▸ **Task instructions**:
When a line below contains the word "matrix", copy that line.

▸ **Information given**:

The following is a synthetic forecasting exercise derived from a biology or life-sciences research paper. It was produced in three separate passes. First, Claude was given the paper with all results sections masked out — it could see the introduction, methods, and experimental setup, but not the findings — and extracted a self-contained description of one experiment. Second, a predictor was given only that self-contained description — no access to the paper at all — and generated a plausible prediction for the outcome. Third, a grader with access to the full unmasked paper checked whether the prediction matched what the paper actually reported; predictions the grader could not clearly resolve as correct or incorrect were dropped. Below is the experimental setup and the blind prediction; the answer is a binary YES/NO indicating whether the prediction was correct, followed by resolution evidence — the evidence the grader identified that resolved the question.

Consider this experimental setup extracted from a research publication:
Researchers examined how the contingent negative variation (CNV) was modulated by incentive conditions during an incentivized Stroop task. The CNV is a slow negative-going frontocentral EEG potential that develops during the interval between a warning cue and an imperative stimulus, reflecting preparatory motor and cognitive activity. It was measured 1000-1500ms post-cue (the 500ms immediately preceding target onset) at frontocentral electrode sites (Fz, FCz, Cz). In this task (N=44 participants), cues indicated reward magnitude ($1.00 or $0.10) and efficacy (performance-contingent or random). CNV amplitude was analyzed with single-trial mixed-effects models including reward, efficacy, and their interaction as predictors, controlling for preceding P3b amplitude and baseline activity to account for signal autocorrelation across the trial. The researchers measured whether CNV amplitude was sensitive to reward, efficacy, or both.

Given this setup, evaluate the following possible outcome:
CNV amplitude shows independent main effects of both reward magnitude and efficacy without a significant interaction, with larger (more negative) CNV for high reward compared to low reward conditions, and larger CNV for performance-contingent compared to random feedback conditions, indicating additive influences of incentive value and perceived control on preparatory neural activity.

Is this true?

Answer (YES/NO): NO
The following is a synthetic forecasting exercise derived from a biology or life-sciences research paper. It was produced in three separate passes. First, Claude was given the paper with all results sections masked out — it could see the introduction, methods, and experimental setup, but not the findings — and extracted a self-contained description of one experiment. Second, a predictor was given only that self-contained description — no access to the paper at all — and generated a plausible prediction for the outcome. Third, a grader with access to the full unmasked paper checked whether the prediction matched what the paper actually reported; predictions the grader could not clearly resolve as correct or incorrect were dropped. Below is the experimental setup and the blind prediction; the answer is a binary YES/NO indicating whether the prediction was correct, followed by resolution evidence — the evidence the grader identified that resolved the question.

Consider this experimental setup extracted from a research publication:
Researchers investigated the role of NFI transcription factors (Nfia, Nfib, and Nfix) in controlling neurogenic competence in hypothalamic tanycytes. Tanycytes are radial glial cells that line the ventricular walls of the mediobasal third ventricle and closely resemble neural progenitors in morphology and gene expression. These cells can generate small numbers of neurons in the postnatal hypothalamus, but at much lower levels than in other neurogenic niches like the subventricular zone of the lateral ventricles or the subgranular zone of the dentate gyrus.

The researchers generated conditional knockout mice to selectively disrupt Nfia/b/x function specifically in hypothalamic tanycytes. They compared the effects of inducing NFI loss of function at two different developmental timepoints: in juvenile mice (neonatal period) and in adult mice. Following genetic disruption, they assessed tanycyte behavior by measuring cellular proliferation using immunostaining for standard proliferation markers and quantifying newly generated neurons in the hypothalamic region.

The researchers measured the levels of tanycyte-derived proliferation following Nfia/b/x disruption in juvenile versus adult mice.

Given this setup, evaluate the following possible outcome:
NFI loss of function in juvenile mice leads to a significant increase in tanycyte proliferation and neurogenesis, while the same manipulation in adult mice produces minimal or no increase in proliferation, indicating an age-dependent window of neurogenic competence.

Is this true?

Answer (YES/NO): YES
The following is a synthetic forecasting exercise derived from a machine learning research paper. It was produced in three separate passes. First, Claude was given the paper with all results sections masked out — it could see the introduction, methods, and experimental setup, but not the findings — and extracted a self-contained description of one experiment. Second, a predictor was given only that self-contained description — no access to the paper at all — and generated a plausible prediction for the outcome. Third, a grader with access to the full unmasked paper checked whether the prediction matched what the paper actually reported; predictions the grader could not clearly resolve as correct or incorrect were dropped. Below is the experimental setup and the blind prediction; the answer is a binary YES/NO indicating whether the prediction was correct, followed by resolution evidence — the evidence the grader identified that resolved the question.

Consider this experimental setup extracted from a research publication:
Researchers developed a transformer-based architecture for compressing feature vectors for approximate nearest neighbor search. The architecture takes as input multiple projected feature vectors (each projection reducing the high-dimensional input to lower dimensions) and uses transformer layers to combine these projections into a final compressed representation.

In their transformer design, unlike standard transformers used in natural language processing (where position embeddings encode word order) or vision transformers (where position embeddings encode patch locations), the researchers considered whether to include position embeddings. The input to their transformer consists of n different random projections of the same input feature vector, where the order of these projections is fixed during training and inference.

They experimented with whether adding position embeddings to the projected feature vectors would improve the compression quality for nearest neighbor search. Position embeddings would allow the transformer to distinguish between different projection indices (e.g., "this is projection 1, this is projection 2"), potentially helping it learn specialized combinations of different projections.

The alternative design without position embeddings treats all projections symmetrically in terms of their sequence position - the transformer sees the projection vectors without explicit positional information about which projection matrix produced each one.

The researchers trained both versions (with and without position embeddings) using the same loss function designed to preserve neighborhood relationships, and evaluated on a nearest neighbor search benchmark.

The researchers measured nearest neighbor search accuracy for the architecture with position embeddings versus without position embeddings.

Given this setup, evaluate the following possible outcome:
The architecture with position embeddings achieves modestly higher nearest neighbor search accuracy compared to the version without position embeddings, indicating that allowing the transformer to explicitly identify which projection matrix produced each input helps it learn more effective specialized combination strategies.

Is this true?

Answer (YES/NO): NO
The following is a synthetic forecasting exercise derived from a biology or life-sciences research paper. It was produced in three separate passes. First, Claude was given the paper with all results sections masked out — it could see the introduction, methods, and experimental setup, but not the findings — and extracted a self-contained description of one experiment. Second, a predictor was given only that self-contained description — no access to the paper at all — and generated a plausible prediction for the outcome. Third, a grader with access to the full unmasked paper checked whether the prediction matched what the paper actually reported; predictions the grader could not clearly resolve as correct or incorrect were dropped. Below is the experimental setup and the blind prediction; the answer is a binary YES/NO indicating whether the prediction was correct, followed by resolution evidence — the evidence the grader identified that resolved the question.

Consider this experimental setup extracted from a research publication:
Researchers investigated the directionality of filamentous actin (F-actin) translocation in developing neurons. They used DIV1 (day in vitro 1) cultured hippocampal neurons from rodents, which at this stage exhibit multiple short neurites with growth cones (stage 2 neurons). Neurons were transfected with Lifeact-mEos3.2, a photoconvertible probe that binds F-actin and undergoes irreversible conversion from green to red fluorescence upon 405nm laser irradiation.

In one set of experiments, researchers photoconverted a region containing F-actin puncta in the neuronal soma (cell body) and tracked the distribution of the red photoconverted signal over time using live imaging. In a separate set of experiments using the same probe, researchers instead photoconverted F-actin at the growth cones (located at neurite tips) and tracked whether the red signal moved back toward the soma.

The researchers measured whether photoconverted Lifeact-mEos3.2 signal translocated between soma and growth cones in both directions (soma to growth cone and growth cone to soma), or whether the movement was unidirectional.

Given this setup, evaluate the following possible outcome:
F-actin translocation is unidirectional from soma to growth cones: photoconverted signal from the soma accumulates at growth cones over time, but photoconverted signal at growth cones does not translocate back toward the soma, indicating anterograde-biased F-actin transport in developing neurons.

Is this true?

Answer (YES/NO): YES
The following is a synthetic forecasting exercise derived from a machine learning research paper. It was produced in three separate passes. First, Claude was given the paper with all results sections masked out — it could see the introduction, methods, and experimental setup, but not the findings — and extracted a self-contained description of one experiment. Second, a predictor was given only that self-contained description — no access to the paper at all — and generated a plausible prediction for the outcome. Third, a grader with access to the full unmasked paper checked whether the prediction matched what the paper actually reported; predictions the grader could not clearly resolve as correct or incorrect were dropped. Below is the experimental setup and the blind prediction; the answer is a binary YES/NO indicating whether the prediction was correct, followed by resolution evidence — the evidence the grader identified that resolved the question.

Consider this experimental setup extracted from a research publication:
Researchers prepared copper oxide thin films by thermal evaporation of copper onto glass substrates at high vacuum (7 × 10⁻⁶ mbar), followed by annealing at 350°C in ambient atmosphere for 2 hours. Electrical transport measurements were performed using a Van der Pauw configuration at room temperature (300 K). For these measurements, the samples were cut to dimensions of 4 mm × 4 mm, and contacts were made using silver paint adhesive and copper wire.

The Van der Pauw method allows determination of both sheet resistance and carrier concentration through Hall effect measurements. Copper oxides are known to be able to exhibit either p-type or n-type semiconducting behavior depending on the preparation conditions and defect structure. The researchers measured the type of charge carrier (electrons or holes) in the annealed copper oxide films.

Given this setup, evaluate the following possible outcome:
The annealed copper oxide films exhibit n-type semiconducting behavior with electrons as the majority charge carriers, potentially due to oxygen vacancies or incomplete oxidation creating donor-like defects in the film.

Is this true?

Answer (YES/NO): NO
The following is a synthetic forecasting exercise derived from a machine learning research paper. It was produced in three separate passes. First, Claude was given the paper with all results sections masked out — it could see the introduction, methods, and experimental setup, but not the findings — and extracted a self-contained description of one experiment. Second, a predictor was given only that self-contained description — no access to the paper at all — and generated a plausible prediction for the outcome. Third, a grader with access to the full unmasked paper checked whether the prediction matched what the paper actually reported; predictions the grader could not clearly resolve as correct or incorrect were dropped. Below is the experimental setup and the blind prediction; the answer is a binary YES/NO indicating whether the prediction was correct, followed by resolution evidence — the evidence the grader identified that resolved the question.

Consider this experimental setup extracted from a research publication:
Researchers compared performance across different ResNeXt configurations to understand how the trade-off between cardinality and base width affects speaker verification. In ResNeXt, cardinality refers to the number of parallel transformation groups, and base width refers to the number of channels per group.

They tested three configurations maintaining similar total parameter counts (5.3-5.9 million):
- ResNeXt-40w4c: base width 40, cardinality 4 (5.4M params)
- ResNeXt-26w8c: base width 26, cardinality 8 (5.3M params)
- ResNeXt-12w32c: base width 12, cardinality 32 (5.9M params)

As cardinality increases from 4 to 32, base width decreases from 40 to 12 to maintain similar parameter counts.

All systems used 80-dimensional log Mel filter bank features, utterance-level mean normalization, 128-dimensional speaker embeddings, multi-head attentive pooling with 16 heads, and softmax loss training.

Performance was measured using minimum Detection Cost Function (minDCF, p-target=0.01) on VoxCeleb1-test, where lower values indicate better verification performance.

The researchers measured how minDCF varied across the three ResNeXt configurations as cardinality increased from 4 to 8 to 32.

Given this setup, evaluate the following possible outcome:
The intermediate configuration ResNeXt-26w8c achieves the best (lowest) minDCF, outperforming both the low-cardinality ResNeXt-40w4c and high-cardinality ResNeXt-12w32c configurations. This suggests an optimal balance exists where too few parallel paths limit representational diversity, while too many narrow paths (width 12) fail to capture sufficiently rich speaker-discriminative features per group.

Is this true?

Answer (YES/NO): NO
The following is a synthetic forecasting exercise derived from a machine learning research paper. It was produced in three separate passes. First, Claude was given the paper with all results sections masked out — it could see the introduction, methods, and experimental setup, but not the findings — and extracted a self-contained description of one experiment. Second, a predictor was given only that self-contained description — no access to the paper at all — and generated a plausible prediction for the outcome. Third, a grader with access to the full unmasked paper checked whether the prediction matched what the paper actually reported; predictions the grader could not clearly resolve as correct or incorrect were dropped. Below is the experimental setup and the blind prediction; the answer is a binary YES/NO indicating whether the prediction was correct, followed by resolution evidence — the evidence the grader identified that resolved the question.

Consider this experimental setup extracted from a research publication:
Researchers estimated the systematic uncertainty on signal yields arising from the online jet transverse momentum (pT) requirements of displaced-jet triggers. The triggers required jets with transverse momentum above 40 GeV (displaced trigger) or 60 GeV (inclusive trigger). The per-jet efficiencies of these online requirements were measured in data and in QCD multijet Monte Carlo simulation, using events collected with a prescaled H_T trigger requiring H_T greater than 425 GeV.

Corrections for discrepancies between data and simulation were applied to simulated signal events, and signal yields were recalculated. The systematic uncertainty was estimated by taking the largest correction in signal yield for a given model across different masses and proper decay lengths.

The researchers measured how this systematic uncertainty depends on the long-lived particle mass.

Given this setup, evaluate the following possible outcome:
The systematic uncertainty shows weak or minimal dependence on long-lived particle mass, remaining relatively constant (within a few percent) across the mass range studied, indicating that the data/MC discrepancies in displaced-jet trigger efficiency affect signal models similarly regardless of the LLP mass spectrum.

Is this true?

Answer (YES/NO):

▸ **Your response**:
The alternative design without position embeddings treats all projections symmetrically in terms of their sequence position - the transformer sees the projection vectors without explicit positional information about which projection matrix produced each one.
The architecture with position embeddings achieves modestly higher nearest neighbor search accuracy compared to the version without position embeddings, indicating that allowing the transformer to explicitly identify which projection matrix produced each input helps it learn more effective specialized combination strategies.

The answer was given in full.